I understand that Stan Gordon, veteran researcher into the paranormal, was to give a lecture or presentation at the Carnegie Free Library in Connellsville (Pennsylvania) last Saturday. I hope it went well. I believe it was to deal with Bigfoot and UFOs.
However, this morning I read an article on the presentation (then forthcoming) in theSOP, written by a specimen called Robert Paul Reyes.
This individual seems quite horrified that such a presentation should be given in a library. He feels that such an event is an "abomination" and goes on to label it "junk science and tomfoolery". Mr Reyes seems oblivious to the fact that today's fringe science (to give it a more polite name) can well become tomorrow's mainstream science, as it has in the past.

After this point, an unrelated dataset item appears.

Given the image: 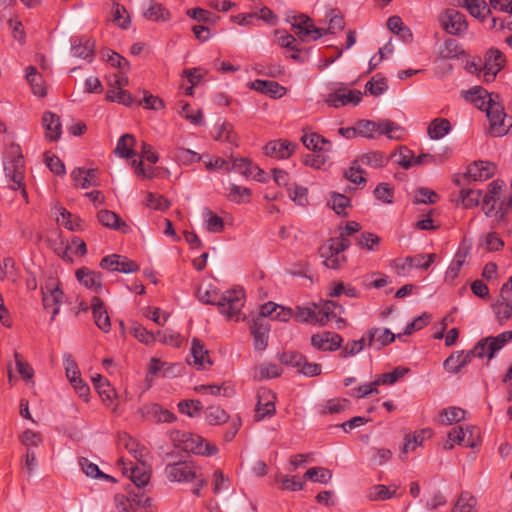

One wonders whether he has actually investigated any of this "tomfoolery" or whether he is just repeating what constitutes the current opinion of many mainstream scientists.
He implores us to keep the library a UFO-free zone (does this mean libraries should not stock UFO books?) and bewails the fact that it is impossible to keep UFOs off the Internet.
The implication seems to me that he feels the study of UFOs belongs among the Foolish and Ignorant. I suspect he finds, like many, things outside the sphere of his own experience so incredible that he cannot imagine anyone of any intelligence actually believing them.
If he finds UFOs incredible, fair enough; but the idea that we should not be able to study such things and make up our own minds in an educational setting is surely untenable.
I believe theSOP stands for the Student Operated Newspaper. My feeling is, if this is the standard of its articles,the students should try operating something else.